Estoy escuchando una grabación de un concierto de Mozart que se va a publicar en breve. Sin mirar la carátula, puedo saber por el fraseo que el director es Claudio Abbado y la pianista Martha Argerich, una de sus colaboradoras musicales más cercanas. Abbado imprime una huella a las interpretaciones musicales que es inconfundible: elegante, afirmativa, de corte exquisito y, no muy por debajo de la superficie, un brillo de ingenio furtivo que solo se advierte horas después de que la interpretación quede guardada en la memoria.
Muy pocos maestros tienen un sonido personal característico. Abbado lo tenía y lo sabía, y lo llevaba con una despreocupación que algunos confundían con arrogancia pero que, como percibían las personas más próximas a él, era la determinación de aprovechar al máximo ese don para servir a la música que más cerca estaba de su corazón. Abbado, a pesar de todos sus defectos y debilidades humanos, se aseguraba de que todo el mundo supiera que la música era lo primero.
Ocupó los puestos más destacados de la Europa musical –la Scala de Milán; la Ópera Estatal de Viena; la Filarmónica de Berlín — y se alejó de los tres cuando las condiciones que ofrecían no cuadraban con sus exigentes expectativas. Se marchó de Viena en 1990, en vísperas del bicentenario de Mozart, al negarse a aceptar una merma de la calidad. Cuando se trataba de música, no se podía discutir con Abbado.
La interpretación que acude inmediatamente a mi mente es el concierto con el que inauguró su titularidad en Berlín. Era la Sinfonía nº 1 de Brahms y el público esperaba, conteniendo la respiración, la tensión creciente y el cambio de ritmo a los que Herbert von Karajan y tantos otros lo habían acostumbrado antes de la gran melodía del final. Con Abbado, la transición de la exposición a la resolución fue casi imperceptible. Estábamos en medio de la gran melodía antes de darnos cuenta de que estaba ahí. En ese momento entendí una de las lecciones fundamentales de este músico consumado: que la música, para Abbado, era una fuerza de la naturaleza que tenía que encontrar su propio momento, llenar su propio vacío. Controlarla era tan inútil como detener las olas de la playa, o las manecillas del reloj de nuestra vida.

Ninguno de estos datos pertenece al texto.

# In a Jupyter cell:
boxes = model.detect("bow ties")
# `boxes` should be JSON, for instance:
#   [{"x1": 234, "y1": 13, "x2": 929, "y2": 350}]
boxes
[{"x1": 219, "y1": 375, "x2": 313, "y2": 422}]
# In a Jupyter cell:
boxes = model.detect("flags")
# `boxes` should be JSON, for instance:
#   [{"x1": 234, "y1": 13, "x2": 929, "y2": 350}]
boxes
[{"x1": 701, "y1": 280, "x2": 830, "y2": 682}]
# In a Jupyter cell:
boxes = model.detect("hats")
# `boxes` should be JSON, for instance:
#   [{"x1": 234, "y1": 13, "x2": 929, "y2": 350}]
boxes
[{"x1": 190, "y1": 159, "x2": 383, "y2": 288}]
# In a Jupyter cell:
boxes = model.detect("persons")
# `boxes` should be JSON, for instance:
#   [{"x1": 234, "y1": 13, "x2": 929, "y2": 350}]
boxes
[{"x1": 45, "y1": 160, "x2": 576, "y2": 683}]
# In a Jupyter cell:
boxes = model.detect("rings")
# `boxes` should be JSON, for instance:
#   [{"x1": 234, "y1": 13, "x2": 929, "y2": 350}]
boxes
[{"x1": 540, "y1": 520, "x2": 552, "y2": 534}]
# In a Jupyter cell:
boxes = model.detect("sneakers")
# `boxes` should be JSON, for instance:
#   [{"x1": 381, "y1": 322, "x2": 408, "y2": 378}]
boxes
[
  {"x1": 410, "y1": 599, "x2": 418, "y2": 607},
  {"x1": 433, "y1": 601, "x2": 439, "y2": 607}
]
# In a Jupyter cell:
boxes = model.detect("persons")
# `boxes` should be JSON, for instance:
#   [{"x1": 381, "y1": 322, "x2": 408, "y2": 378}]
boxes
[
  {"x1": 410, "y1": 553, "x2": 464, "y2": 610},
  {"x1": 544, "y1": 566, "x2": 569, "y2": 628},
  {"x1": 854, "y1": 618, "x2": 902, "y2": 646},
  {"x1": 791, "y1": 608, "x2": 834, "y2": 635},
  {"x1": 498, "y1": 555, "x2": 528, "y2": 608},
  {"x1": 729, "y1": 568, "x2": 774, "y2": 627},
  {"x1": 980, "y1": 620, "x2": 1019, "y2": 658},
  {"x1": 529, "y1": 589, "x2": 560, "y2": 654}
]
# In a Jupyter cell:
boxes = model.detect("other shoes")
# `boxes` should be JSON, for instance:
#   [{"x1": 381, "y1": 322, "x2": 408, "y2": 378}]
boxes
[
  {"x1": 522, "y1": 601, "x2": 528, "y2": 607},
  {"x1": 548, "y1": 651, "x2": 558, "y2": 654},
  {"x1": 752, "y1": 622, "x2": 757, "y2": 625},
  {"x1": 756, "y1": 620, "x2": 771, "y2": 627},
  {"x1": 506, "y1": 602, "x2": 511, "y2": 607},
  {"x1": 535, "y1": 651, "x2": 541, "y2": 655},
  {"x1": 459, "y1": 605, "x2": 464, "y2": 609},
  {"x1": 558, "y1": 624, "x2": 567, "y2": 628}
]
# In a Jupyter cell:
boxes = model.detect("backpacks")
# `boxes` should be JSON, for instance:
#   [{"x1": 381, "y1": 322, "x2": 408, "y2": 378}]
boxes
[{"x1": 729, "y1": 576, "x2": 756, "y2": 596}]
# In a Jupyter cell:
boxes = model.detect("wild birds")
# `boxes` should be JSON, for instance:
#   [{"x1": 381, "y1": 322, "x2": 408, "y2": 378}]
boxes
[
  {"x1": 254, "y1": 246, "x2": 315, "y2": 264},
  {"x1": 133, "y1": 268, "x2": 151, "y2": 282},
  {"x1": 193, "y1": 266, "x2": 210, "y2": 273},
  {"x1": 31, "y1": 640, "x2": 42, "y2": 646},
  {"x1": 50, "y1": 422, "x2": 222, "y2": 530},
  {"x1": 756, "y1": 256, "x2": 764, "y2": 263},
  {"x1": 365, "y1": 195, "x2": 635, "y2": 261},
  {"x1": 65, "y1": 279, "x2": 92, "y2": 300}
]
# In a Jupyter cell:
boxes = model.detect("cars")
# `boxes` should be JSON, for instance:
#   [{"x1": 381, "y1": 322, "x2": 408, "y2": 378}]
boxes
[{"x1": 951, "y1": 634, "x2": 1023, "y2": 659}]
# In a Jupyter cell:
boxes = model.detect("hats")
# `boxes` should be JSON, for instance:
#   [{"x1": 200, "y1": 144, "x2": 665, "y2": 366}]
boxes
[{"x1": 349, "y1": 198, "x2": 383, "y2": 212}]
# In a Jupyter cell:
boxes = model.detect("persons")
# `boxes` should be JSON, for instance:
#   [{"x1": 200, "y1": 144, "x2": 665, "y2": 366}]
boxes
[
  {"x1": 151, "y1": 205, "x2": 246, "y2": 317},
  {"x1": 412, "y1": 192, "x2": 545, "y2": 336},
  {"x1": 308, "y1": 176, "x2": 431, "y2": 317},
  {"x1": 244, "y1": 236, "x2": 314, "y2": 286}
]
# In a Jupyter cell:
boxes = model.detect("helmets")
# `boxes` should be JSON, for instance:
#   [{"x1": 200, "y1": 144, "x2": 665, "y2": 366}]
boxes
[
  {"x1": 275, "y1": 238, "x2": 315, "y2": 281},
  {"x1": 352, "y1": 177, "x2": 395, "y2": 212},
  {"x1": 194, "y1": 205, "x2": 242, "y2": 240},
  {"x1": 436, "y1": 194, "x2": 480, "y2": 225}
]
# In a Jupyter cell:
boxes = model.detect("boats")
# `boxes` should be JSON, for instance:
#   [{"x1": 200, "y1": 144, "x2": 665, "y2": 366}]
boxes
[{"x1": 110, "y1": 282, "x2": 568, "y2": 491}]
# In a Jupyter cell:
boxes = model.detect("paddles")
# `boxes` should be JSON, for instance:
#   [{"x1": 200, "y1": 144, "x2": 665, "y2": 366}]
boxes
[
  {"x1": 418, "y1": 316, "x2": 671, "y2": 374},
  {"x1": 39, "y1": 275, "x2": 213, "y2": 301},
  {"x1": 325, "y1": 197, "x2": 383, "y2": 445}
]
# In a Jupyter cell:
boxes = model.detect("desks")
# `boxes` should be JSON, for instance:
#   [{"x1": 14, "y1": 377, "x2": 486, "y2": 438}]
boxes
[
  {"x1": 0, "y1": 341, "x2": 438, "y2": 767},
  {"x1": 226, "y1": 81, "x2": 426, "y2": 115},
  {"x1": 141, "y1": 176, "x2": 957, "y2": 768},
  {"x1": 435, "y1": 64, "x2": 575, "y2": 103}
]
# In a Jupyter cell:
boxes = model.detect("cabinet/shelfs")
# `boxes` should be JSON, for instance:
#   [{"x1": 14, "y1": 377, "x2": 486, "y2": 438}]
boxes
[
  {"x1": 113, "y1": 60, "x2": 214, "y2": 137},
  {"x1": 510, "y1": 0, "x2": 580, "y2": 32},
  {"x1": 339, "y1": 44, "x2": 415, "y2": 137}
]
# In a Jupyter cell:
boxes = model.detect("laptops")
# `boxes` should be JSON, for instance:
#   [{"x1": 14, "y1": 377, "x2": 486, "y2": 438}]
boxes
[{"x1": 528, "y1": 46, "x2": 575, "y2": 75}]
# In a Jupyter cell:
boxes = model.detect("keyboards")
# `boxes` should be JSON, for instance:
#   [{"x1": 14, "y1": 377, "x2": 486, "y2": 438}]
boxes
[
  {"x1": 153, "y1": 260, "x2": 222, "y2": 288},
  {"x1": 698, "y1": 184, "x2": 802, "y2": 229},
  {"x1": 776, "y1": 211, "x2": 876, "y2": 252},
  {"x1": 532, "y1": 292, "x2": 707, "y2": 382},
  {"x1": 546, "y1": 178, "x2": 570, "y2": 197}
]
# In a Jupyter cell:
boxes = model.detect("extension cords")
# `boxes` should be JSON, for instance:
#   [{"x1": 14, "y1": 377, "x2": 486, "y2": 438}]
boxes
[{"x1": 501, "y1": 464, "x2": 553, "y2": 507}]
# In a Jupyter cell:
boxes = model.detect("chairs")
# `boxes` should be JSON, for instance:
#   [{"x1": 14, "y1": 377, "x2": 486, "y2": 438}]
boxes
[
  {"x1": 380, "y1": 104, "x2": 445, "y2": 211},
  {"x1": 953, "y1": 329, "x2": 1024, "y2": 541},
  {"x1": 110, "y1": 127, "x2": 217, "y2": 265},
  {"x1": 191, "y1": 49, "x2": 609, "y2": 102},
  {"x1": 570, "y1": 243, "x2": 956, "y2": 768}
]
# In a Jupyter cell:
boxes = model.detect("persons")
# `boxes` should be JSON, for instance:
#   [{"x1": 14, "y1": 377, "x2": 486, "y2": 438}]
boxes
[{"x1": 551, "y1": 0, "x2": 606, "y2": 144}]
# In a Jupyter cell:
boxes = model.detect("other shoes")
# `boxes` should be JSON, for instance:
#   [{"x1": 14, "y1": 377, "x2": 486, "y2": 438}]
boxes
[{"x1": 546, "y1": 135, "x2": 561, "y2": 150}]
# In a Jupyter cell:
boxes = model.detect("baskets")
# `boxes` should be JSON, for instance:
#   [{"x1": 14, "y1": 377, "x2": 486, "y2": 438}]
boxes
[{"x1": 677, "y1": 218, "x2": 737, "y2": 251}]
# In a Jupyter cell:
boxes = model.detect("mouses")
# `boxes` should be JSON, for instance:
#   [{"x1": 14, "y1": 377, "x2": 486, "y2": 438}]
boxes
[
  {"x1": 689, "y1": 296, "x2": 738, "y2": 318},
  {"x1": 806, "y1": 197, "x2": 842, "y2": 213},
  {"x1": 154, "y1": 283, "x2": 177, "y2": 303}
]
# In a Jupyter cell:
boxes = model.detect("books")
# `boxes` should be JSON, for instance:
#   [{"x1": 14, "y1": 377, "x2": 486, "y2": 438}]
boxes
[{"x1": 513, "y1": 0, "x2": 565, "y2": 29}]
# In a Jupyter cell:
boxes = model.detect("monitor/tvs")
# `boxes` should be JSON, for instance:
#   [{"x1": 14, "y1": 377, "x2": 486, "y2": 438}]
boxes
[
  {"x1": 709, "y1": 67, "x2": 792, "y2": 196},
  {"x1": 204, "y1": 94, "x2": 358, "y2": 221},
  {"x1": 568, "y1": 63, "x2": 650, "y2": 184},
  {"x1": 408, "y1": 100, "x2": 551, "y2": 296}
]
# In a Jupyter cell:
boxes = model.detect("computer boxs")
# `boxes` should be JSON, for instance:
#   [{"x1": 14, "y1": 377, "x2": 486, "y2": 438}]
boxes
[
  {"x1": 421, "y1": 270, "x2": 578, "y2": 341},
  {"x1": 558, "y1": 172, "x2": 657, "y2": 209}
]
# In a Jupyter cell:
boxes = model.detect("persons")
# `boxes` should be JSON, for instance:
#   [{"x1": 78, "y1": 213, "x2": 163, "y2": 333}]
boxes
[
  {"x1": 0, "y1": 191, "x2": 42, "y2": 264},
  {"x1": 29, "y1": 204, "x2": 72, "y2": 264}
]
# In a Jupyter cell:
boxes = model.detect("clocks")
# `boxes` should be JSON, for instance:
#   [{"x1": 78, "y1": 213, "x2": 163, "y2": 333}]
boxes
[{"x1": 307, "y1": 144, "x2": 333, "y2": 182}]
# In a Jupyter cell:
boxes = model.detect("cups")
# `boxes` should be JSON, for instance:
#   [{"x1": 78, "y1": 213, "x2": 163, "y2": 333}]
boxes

Lo desahuciaron por un cáncer de estómago hace 15 años, pero luchó por recuperarse tras la operación con voluntad de acero y una dieta espartana – lo más difícil para un hombre que adoraba la buena cocina —para compartir unos últimos años dorados con grupos que creó para sí mismo: la Orquesta Gustav Mahler, la Orquesta del Festival de Lucerna y, finalmente, la Orquesta Mozart, que ha sido liquidada la semana en que ha muerto. Muchos jóvenes músicos europeos, escogidos cuidadosamente por Abbado, llevarán con orgullo esa selección durante toda la vida.
En la década de 1980, en la Orquesta Sinfónica de Londres, Abbado impulsó una ambiciosa serie de recitales dedicados a Gustav Mahler y el siglo XX. La Orquesta, recién instalada en el Barbican Centre, había evitado la quiebra a duras penas y no podía permitirse ese proyecto. Clive Gillinson, su nuevo administrador, fue atemorizado a decirle a Abbado que sus planes tendrían que reducirse. Abbado le sonrió con dulzura. “Con la música”, respondió, “no hay concesiones”. El festival sobrevivió y fue viento en popa. Gillinson, ahora director del Carnegie Hall, colgó metafóricamente las palabras de Abbado sobre su escritorio.
Cualidades como las de Abbado son raras en cualquier época, quizás únicas en una generación. La obstinación no siempre es un rasgo atractivo en un artista, pero Abbado la matizó con una indefectible capacidad para reírse de sí mismo y del mundo. Riccardo Muti, en teoría su archirrival en el podio y en las opiniones políticas, me contó que ambos comían juntos de vez en cuando para reírse de la absurdidad de su imagen pública, cuando ambos estaban entregados a la misma fe con igual pasión.
El mundo ha perdido un gran maestro. Es para hombres como este para quienes Verdi escribió su Requiem.